>> Begin GIVEN RECORDS

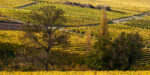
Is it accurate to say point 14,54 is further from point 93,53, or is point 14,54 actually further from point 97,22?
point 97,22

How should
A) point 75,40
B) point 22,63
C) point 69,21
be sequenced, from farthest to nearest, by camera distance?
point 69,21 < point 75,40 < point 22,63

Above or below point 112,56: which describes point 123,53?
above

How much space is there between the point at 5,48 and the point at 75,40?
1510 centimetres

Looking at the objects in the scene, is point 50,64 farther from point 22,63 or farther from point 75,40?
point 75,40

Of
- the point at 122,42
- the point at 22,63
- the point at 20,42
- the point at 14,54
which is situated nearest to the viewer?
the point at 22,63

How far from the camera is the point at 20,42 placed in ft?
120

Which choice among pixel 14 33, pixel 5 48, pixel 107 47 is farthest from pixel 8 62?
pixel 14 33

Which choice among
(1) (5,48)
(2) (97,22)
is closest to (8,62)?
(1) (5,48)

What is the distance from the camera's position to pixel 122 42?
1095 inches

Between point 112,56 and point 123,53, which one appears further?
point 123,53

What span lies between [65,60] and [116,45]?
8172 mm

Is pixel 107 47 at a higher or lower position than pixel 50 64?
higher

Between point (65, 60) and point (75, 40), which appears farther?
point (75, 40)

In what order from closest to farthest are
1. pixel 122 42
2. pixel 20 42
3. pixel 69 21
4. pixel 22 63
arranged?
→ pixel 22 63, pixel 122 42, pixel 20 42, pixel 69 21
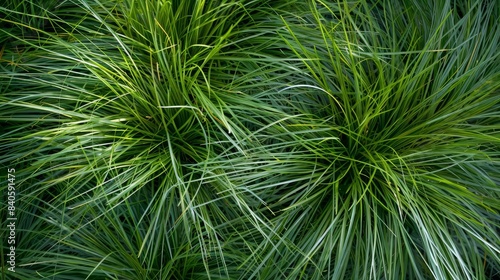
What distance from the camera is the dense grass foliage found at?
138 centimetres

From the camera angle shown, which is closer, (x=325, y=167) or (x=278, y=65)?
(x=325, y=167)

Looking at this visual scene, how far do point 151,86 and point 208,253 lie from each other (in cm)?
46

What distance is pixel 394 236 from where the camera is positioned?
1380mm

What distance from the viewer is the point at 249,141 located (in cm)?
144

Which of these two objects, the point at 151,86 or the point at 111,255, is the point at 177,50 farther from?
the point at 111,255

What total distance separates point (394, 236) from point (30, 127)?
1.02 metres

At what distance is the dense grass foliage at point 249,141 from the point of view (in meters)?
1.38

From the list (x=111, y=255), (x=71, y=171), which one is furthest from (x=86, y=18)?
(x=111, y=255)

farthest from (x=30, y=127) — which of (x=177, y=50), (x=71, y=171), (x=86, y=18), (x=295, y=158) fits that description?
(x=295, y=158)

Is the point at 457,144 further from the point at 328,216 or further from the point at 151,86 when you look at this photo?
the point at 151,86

>> End GIVEN RECORDS
>> Begin GIVEN RECORDS

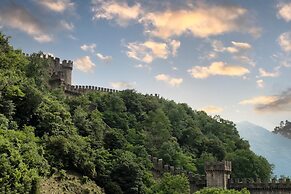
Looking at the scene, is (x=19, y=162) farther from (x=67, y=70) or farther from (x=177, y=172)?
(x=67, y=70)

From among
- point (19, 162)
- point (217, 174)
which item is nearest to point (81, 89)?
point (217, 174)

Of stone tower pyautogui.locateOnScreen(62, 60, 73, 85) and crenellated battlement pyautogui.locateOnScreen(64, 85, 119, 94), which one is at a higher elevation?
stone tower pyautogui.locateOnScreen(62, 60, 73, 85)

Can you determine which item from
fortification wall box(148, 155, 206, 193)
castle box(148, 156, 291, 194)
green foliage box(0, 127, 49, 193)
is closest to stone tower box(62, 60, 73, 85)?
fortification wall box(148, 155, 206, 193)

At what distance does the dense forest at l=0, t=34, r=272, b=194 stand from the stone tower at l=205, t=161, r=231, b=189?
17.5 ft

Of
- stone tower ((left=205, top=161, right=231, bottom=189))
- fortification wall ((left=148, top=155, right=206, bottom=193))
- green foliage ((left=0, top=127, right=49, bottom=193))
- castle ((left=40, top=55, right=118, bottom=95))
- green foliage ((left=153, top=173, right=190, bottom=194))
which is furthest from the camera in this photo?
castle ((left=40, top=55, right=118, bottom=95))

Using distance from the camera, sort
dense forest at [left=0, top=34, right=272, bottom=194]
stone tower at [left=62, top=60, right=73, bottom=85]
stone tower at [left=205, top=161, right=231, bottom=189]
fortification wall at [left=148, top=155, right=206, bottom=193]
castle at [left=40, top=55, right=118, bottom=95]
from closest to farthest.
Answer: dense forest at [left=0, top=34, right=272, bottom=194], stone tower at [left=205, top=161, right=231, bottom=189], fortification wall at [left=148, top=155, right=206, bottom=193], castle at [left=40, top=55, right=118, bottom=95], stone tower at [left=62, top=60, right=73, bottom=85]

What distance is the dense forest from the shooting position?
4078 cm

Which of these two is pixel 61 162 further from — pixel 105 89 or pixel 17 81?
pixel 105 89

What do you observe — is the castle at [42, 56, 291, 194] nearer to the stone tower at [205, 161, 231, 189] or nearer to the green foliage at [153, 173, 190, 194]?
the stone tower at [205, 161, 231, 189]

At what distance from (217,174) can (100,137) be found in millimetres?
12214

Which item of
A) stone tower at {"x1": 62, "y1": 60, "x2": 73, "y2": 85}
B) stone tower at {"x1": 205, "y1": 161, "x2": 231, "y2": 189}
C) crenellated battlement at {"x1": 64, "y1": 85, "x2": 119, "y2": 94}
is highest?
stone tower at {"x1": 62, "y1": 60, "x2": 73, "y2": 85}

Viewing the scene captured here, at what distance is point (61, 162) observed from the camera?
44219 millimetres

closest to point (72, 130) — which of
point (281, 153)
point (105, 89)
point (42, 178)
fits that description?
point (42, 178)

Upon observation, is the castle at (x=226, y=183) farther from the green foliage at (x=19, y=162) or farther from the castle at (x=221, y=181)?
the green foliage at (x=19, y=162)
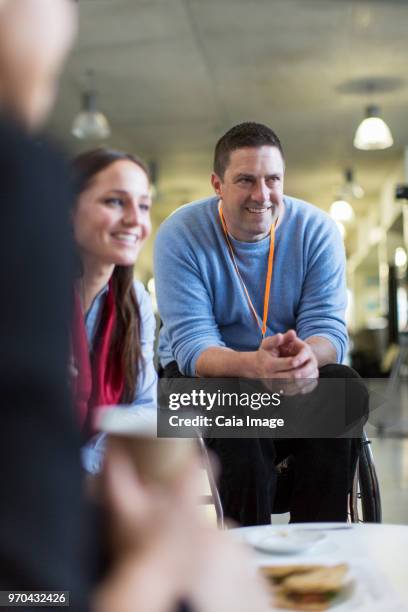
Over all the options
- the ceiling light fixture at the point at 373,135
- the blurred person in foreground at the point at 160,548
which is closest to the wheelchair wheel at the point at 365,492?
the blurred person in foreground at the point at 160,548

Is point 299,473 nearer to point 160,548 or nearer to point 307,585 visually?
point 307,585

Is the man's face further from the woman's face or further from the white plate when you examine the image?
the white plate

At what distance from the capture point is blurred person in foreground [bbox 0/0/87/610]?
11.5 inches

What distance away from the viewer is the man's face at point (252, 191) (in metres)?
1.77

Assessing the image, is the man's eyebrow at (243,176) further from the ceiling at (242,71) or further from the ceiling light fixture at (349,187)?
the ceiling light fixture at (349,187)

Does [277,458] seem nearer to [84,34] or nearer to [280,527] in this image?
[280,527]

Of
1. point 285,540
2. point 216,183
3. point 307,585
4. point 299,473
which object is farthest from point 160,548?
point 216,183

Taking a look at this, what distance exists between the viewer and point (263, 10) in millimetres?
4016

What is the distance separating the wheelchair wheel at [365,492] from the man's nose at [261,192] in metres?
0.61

>> End GIVEN RECORDS

- WRITTEN TASK:
Rewrite the part of the material that opens with the line containing "Is it accurate" and closes with the line containing "1510 centimetres", changing "sequenced" to "ranked" and leaving everything else as it is.

- COMPLETED TASK:
Is it accurate to say point 14,54 is further from point 93,53, or is point 14,54 actually further from point 97,22?
point 97,22

How should
A) point 75,40
B) point 22,63
C) point 69,21
be ranked, from farthest to nearest, by camera distance?
point 69,21 < point 75,40 < point 22,63

Above or below point 112,56: which describes point 123,53?
above

How much space is there between the point at 5,48 and the point at 75,40?
1510 centimetres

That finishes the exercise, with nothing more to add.